La profezia appare in un testo interessante innanzi tutto come il vagheggiare, anticipandola, l’era dei veri amici. Aprendo un suo intervento dal titolo «La profezia oltre la mafia» con una citazione del calabrese Gioacchino da Fiore, don Tonino paragona gli effetti devastanti della mafia a quella non ancora del tutto superata età degli schiavi[25]. Essa rappresenta, infatti, l’eclisse della legalità, con tutto ciò che ne consegue, che ne è al contempo effetto e ragione di ulteriore persistenza: la criminalità violenta del sangue versato sulle piazze e quella meno visibile dei «colletti bianchi», ancora attiva nel suo sistema di tangenti e collusioni; la paura, con la conseguente omertà o indifferenza; l’individualismo di sopravvivenza e quant’altro si è scritto ed è noto sull’argomento. Ma se ciò rappresenta l’era della schiavitù, come erba incolta di un caos tutt’altro che circoscritto, don Tonino scorgeva nel Sud, partendo dalla Calabria, anche i segni premonitori di un’era nova: «l’era dei liberi»[26]. Egli individuava i soggetti di tali tendenza in una parte della società civile, nel volontariato, nella Chiesa, o, come diremmo noi, più modestamente, almeno in una parte di essa. Per cui salutava con simpatia i nuovi laboratori di un modo alternativo di governare, come quelli allora in atto a Palermo e a Catania.
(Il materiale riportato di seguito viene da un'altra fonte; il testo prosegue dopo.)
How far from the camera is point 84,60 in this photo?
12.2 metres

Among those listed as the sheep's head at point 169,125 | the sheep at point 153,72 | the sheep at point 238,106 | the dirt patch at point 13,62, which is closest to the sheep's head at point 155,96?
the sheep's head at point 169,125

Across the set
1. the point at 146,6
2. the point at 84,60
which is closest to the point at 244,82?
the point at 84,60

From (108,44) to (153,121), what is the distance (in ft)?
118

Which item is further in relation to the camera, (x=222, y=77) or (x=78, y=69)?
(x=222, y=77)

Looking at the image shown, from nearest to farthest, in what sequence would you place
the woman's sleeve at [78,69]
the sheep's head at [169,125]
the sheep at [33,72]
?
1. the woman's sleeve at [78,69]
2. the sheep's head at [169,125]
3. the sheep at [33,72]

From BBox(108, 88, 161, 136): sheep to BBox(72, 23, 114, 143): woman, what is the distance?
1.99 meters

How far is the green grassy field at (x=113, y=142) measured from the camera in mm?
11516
Intravedeva la forza profetica di interventi come quelli di don Calabrò, che invitava a «reimpostare la cultura della vita» a «stabilire un costume di nonviolenta ma ferma opposizione alla mafia in tutte le sue manifestazioni», per «reimpostare una cultura della vita»[27]. Condivideva gli sforzi di quelle esperienza di Chiesa impegnate in tal senso e parlava positivamente di quel famoso documento dell’episcopato italiano del 1989, intitolato Chiesa italiana e Mezzogiorno», da lui amabilmente ribattezzata Sollicitudo rei meridionalis[28]. Terminava infine con un epigramma dei Chassidim, invitando a non rassegnarsi mai, a continuare l’impegno intrapreso, giacché «il vero esilio per gli ebrei si ebbe quando essi cominciarono a sopportarlo»[29].

In ogni caso l’esito non è disfattista. L’analisi mira a mettere in luce con il positivo già in atto, anche ciò che ne costituisce la sua molla segreta, una sorta di visione anticipatrice, alimentata dalla speranza. È un nuovo modo di vedere, un intra-vedere, che sconfina senza dubbio nella profezia. Proprio sul vedere sono indimenticabili i passaggi della Lettera a Maria, sottotitolata Voglia di trasparenza[30]. Qui sono tematizzati i diversi modi di vedere: il voler vedere chiaro di Tommaso, fino a voler toccare le ferite del Risorto; la nostra nostalgia di trasparenza, che in un mondo sempre più contraffatto, arriva alla volontà diffusa di vederci chiaro nelle cose, nei volti, negli eventi. Inoltre c’è il vedersi dentro fino a piangere per la scoperta dei propri tradimenti, come Pietro, ma c’è anche il vedere oltre, impersonato da Giovanni, il discepolo dell’amore, che arrivava fin là dove altri non poteva spingersi. Era però spinto dall’amore. Il pensiero di don Tonino è che la profezia arriva a tale spinta in avanti per leggere fin nel di dentro. Essa è «superare il banco di nebbia degli avvenimenti per capirne le linee di tendenza e afferrarne il senso definitivo»[31]. Parlando di Maria, come «donna di frontiera», oltre che «donna del popolo» e «donna dell’attesa»[32], don Tonino indica tale protendersi in avanti di una profezia che ha in Maria un modello e una sorta di concentrato di tipicità. Una profezia che diventa coraggio, sicché Maria è anche la «donna coraggiosa»[33]. È menzionato, a riguardo, quanto Giovanni Paolo II aveva detto di Maria a Zapopan in Messico, scolpendo «il monumento più bello che il magistero della Chiesa abbia mai elevato» alla sua «umana fierezza», presentandola come modello «per coloro che non accettano passivamente le avverse circostanza della vita personale e sociale, né sono vittime dell’alienazione»[34].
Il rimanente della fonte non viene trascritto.